Les prix de vente, que je vais vous fixer, seront entendus sous vergues, c'est-à-dire tout frais de déchargement (sauf le concours dû par l'équipage des navires) livraison, droit de douane ou autres, restant à la charge die l'acheteur. En un mot, mes prix comprennent le coût du charbon, le fret, les assurances et votre commission. Rien autre à ma charge.
Les commissions résultant de la consignation des navires à votre Maison seront partagées entre nous.
Je mets les charbons à votre disposition (sauf le temps voulu pour vous les expédier sur votre demande) au prix unique pour les deux sortes, Newcastle et Cardiff, de F 30 - trente francs -, la tonne anglaise, rendue à Constantinople, valeur comptant sans escompte.
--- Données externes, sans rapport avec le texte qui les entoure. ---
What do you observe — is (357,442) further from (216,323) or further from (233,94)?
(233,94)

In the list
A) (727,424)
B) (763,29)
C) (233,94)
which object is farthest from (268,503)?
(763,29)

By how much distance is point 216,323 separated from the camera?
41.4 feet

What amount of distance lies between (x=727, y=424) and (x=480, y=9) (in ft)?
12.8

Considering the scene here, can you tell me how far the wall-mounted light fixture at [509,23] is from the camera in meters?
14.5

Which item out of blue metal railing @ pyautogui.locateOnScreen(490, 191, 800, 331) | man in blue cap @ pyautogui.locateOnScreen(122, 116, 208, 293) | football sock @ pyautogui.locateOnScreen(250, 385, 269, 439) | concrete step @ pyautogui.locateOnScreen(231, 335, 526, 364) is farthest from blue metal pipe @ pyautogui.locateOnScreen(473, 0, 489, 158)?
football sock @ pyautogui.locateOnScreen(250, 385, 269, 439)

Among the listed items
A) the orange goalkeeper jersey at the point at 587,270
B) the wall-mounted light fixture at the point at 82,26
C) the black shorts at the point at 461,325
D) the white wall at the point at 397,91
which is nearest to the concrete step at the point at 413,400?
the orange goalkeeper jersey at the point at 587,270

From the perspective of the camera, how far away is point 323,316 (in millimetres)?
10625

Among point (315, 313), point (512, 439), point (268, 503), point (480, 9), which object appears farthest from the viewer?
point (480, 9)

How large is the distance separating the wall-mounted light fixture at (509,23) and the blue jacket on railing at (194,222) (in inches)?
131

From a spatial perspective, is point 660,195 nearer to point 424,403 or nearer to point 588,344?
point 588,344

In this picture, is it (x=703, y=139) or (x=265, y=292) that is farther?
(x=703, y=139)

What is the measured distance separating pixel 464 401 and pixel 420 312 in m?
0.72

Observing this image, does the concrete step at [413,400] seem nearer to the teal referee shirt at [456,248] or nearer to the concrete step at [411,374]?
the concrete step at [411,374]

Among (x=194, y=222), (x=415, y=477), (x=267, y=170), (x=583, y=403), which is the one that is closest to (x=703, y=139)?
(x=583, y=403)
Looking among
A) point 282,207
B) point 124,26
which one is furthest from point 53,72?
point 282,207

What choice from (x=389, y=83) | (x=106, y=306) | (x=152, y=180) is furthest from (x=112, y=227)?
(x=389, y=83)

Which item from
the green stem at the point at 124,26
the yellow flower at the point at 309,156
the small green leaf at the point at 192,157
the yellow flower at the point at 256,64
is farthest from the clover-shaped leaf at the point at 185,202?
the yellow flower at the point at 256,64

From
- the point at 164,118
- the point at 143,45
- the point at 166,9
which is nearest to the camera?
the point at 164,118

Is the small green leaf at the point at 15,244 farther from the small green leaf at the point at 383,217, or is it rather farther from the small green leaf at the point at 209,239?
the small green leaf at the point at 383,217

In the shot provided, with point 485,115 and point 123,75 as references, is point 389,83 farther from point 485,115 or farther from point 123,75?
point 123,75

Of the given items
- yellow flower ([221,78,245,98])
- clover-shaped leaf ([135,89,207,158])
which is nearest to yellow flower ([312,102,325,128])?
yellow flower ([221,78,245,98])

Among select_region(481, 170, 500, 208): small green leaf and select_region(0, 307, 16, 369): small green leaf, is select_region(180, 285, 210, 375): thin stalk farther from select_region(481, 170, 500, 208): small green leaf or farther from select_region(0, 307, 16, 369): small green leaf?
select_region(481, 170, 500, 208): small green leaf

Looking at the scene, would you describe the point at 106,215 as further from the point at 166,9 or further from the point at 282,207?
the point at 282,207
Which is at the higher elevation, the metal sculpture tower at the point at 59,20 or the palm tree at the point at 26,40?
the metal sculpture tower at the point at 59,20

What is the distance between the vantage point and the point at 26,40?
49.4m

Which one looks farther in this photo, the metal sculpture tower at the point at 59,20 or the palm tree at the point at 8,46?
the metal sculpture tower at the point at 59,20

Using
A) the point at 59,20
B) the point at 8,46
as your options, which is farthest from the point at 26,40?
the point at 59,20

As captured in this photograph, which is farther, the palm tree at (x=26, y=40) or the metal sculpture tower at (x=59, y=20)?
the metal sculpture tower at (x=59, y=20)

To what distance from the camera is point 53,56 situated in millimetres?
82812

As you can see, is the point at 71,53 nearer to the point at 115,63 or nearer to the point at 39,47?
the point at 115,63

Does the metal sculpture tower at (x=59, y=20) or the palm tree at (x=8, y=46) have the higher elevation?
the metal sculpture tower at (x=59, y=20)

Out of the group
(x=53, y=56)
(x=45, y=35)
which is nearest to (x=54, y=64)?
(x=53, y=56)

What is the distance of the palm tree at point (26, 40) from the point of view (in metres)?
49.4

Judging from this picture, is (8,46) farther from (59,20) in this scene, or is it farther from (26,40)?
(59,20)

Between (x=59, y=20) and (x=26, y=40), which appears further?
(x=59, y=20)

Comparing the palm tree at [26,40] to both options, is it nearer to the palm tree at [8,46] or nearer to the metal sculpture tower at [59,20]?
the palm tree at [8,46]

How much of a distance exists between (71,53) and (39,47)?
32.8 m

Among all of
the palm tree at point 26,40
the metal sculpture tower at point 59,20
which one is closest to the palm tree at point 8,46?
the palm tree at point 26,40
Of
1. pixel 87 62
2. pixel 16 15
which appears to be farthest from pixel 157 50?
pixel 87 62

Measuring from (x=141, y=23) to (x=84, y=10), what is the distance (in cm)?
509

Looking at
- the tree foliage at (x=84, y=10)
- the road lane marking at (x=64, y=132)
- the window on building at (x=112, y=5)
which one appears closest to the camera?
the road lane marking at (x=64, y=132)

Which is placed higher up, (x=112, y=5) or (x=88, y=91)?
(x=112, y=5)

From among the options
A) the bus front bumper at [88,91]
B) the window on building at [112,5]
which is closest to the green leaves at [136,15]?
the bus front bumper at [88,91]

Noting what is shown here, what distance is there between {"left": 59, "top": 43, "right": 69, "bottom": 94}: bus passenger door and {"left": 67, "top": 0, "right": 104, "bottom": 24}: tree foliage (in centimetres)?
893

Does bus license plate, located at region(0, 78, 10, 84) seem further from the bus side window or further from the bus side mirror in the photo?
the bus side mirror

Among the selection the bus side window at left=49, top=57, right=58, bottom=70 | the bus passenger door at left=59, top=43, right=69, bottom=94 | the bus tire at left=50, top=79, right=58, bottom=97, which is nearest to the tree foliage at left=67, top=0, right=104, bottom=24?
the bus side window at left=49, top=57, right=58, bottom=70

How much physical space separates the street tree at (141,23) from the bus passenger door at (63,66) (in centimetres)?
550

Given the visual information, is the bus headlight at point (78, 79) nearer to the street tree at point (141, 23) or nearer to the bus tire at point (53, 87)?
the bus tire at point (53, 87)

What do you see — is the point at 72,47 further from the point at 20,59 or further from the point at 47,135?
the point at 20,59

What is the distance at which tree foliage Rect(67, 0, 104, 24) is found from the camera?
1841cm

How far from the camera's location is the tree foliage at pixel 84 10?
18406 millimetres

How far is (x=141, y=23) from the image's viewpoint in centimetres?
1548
Une commission de deux pour cent sur ledit prix de F 30 vous est allouée en tous cas : laissant les chances de Ducroire à votre charge.
Le courtage, s'il y a lieu, doit être ajouté au prix de vente, de manière à me laisser, net, le prix de F 30.
Si vous obtenez des prix supérieurs à ma limite, tout l'excédent sera partagé, par moitié, entre vous et moi.
Ce prix de F 30, cependant, variera selon la nature des ventes ; je m'explique.
Je vois deux sortes de ventes possibles :
1° - celles que j'appellerai " éventuelles "
2° - les contrats avec le gouvernement ottoman ou autres grandes administrations de bateaux à vapeur.
Par ventes éventuelles, j'entends celles que vous pourriez trouver à faire de quelques chargements au commerce, sans me lier par un marché à long terme ; celles-là me laissant moins de chance à courir, le prix indiqué de F 30 peut à toute force me suffire, et je puis d'ailleurs le modifier selon les circonstances. En conséquence, pour ces ventes éventuelles, je vous autorise à vendre, même à F 30 net pour moi, sauf le mieux à partager, livrable à la bonne arrivée des navires que j'affréterai sur votre ordre - et cette autorisation est maintenue telle qu'elle, jusqu'à révocation.
Pour les contrats à l'année, qui, me liant pendant un long délai, m'exposent à des chances plus fortes de hausse de fret, il faut que je gagne plus.
Dans ce cas, le prix de F 30 n'est qu'une base de prix de revient que je vous garantis et au-dessus de laquelle vous devez, par le prix de vos contrats, me laisser un bénéfice de F 2 par tonne, au moins, sauf mieux - soit, donc, que ces contrats ne peuvent être faits à un prix moindre de F 34 (net de courtage, frais) pour laisser F 30 au charbon, en quatre francs à partager entre vous et moi. Cette autorisation vous est maintenue pour trois mois à partir du jour où la présente lettre vous parviendra. Et la durée des contrats à consentir ne pourra pas dépasser un terme d'une année à partir de l'époque à laquelle vous traiteriez pendant ces trois mois.
Je consentirai tout marché pour livrer à tel autre port que vous m'indiqueriez dans les possessions de la Sublime Porte, sur les mêmes bases - sauf variation résultant de la différence de fret. Vous voudrez bien m'indiquer quels seront ces autres points, et je vous indiquerai mon prix modifié selon les prix de fret.
Si à Constantinople, dans le cours d'un marché à l'année, vous trouviez, comme cela se présente souvent à racheter sur votre place des charbons équivalents, convenables à vos livraisons, à un prix inférieur à mes limites, vous le traiteriez pour mon compte ; ces achats seraient faits sans commission de votre part, mais le bénéfice en résultant serait à partager entre vous et moi, sans préjudice des autres avantages à vous réservés.
J'ai cherché à prévoir tous les cas, et vous placer de manière à profiter de suite de toute opération qui pourrait se présenter : si quelque chose m'a échappé, veuillez m'en faire part, j'y remédierai aussitôt.
Je termine ma longue lettre en appelant votre attention sur ce point, que je mets à votre disposition les charbons les plus réputés et, en effet, les meilleurs de l'Angleterre, et que mon prix est modéré. Cela doit vous faciliter des ventes et j'espère que nos relations pourraient, dès leur début, prendre une importance satisfaisante.
Agréer, Messieurs, mes salutations empressées.